-- INSTRUCTIONS TO FOLLOW --
Reproduce word for word the lines of the records below, beginning with the line that contains "How far apart" and running through the final line of the records.

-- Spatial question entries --
_ _ _ _

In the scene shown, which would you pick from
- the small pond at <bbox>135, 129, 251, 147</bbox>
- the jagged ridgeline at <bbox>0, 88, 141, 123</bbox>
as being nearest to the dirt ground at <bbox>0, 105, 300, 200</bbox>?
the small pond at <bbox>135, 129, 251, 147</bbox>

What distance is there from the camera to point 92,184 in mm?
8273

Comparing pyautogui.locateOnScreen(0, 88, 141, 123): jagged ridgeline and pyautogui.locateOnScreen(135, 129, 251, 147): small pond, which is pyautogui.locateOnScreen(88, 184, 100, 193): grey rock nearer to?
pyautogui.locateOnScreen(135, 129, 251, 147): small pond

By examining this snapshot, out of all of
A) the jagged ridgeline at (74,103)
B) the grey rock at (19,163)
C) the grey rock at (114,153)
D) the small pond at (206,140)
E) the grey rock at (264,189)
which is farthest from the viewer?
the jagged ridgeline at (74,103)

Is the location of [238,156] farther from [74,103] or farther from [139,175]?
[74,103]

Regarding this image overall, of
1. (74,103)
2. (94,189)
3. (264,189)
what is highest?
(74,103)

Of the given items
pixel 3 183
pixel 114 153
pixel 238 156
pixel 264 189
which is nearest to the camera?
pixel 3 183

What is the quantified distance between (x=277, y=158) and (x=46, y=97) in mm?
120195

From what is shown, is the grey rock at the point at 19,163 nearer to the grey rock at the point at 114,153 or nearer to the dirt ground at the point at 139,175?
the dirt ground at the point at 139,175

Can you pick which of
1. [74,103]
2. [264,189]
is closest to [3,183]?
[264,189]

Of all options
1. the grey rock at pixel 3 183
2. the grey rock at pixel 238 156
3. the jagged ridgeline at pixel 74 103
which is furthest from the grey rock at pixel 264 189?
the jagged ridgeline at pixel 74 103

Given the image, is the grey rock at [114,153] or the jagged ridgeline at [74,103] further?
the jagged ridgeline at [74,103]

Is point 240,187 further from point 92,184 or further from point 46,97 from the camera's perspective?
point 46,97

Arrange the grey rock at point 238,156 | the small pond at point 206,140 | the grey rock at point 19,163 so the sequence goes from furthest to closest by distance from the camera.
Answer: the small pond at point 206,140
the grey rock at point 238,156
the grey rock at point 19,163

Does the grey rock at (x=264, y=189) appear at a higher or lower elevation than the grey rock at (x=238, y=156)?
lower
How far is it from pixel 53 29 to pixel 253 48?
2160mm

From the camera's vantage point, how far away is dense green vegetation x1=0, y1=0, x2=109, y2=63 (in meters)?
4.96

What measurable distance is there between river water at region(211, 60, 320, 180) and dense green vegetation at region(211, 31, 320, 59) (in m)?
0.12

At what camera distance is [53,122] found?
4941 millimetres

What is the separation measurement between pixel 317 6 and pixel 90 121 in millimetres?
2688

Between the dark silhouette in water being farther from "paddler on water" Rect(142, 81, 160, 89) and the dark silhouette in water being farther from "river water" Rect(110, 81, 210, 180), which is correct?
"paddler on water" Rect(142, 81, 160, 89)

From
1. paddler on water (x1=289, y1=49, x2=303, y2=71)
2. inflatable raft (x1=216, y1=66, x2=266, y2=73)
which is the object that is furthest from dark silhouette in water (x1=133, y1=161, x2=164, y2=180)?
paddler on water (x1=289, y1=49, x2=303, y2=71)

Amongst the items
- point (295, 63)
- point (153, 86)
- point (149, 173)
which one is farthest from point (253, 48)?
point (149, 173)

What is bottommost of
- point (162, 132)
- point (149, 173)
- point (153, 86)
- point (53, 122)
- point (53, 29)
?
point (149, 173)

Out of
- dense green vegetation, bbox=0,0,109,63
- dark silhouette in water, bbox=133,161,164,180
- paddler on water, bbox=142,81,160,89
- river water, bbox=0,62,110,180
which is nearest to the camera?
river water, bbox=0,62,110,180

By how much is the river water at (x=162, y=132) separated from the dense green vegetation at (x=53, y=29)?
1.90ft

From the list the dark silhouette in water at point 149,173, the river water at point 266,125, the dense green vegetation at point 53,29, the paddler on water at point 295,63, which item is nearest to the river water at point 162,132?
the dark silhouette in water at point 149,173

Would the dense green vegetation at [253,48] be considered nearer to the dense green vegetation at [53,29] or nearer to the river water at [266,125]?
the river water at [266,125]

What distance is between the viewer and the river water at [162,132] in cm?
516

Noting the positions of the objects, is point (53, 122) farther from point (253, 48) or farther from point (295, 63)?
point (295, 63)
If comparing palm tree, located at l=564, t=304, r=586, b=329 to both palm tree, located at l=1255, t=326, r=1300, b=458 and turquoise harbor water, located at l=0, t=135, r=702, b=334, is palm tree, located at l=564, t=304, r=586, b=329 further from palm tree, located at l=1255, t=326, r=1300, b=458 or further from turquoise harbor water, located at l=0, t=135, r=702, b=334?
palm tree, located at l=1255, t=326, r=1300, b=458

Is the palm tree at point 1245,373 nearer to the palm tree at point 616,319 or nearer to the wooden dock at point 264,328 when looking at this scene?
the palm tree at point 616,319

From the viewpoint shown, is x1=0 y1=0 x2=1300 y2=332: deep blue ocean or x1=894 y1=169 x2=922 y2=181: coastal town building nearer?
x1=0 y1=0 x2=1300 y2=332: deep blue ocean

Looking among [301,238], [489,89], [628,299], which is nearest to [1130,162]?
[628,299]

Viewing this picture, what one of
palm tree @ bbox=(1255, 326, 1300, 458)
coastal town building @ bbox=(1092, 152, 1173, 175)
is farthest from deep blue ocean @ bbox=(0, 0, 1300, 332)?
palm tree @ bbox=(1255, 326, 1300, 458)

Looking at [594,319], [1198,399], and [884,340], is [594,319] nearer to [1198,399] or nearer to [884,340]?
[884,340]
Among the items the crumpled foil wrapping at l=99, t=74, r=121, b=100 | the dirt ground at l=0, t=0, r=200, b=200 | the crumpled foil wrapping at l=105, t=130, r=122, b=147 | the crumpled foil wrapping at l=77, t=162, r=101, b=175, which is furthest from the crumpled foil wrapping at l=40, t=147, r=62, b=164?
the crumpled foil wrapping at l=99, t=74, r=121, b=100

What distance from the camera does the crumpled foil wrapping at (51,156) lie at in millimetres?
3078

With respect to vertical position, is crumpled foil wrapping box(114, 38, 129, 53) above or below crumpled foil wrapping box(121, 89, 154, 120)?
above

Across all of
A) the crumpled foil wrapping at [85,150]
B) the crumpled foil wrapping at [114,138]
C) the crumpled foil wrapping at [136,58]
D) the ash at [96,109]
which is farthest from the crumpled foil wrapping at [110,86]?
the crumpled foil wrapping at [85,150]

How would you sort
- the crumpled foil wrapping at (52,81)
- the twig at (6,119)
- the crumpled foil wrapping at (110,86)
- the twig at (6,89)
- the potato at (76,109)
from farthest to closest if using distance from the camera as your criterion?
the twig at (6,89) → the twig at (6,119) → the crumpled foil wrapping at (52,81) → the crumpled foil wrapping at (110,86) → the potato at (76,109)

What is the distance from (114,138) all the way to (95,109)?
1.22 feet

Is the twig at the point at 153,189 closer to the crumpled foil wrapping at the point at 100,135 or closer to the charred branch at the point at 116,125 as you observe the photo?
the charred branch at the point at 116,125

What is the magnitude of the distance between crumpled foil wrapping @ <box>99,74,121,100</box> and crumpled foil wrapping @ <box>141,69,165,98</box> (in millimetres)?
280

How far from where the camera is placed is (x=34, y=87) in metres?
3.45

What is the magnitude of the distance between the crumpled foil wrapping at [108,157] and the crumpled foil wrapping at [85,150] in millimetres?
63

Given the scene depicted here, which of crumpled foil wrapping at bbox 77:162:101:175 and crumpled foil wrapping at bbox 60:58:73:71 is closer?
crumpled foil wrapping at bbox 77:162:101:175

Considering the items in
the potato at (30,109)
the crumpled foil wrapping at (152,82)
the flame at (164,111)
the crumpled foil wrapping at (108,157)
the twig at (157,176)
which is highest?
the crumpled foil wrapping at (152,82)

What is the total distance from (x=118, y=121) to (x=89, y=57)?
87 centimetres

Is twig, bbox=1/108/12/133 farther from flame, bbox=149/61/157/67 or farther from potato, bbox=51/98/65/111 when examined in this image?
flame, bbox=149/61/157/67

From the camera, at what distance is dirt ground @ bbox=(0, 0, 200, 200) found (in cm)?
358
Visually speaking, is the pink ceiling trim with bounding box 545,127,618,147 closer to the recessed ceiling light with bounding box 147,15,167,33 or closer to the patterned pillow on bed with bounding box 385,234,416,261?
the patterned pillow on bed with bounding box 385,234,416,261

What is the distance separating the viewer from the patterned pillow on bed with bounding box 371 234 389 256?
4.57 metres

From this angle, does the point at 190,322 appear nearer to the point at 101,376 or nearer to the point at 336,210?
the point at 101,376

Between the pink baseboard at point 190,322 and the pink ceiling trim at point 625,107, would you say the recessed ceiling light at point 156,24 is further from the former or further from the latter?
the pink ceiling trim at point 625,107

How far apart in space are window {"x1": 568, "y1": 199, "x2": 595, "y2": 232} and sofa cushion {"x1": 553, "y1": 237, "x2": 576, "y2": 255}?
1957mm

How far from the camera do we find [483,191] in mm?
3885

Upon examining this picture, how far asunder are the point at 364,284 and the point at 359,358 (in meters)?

_ _ _ _

-- RESPONSE --
How far apart in space are window {"x1": 568, "y1": 199, "x2": 595, "y2": 232} and sofa cushion {"x1": 553, "y1": 237, "x2": 576, "y2": 255}?
1957mm

How far from the camera do we find [483,191] in mm?
3885

Upon examining this picture, how far asunder are the point at 364,284 and the point at 359,358 (in meters)?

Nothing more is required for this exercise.